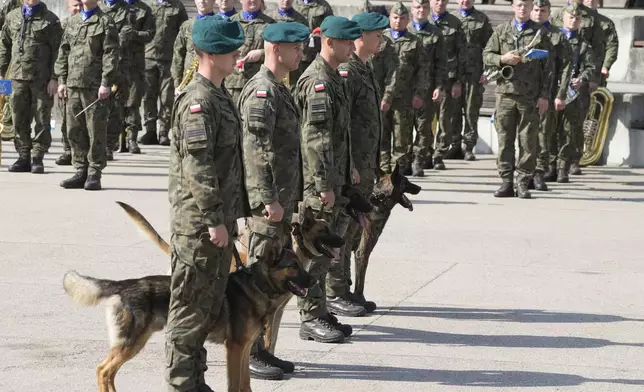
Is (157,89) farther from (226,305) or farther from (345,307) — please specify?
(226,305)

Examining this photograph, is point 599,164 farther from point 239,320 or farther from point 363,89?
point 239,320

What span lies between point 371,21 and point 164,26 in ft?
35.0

┄┄┄┄┄┄┄┄┄┄

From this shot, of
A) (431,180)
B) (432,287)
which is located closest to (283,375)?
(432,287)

┄┄┄┄┄┄┄┄┄┄

◆ **SET TASK**: Count the lines in the records above that contain the string "farther", with uppercase and lowercase treated as different, and reply with only the number.

◆ **RESPONSE TO THIS TASK**: 2